In October, astrophysicist Andrea Ghez ’87 became the fourth woman to win the Nobel Prize in Physics and the 38th in the list of MIT graduates with Nobels to their names.
Ghez, a professor at UCLA, and Reinhard Genzel, a professor emeritus at UC Berkeley, share half the prize for the discovery of a supermassive black hole at the center of the Milky Way.
Using some of the world’s largest and most powerful telescopes, teams led by the two physicists have peered through interstellar gas and dust to study the orbits of stars at the galaxy’s center, revealing that an incredibly massive yet unseen object appears to be pulling on the stars and flinging them around at enormous speeds.
“What Andrea Ghez and Reinhard Genzel did was one of the coolest things ever—revealing stars in the center of our galaxy orbiting a black hole too small to see with a telescope,” says Peter Fisher, head of MIT’s Department of Physics.

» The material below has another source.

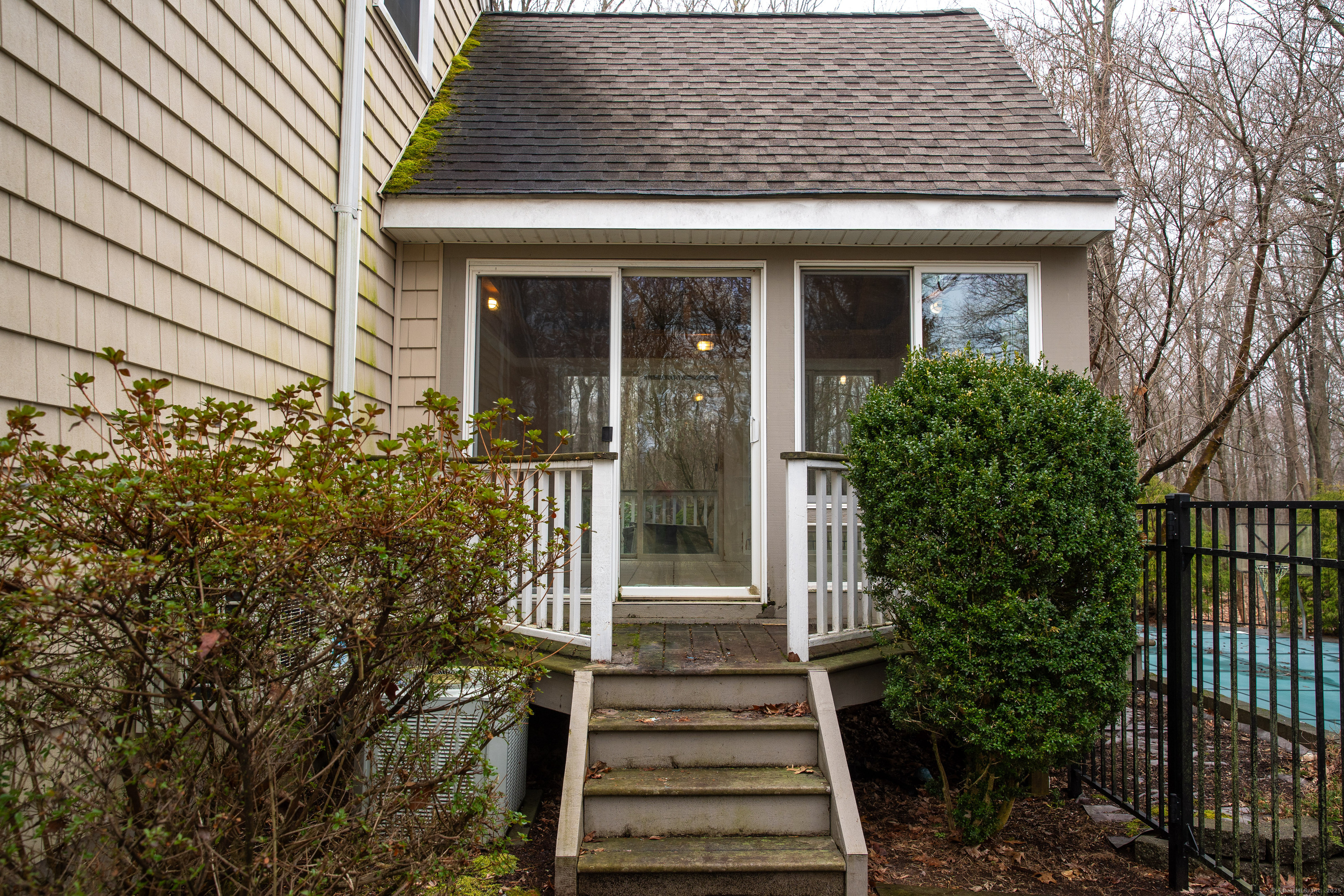 1 Collin Court, Wallingford, Connecticut image 8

“Indeed, we now have understood that these behemoths live at the center of most galaxies,” says Nergis Mavalvala, PhD ’97, a professor of astrophysics and dean of MIT’s School of Science. “All of her career, Andrea has been an awe-inspiring scientist and educator, and a role model for women and girls.”
The other half of the prize was awarded to Roger Penrose, professor emeritus of mathematics at Oxford University, for using ingenious mathematical models to prove that black holes are a direct consequence of Albert Einstein’s general theory of relativity, even though Einstein himself did not believe they could exist.
“I hope I can inspire other young women into the field,” Ghez said at a press conference. “It’s a field that has so many pleasures, and if you are passionate about the science, there’s so much that can be done.”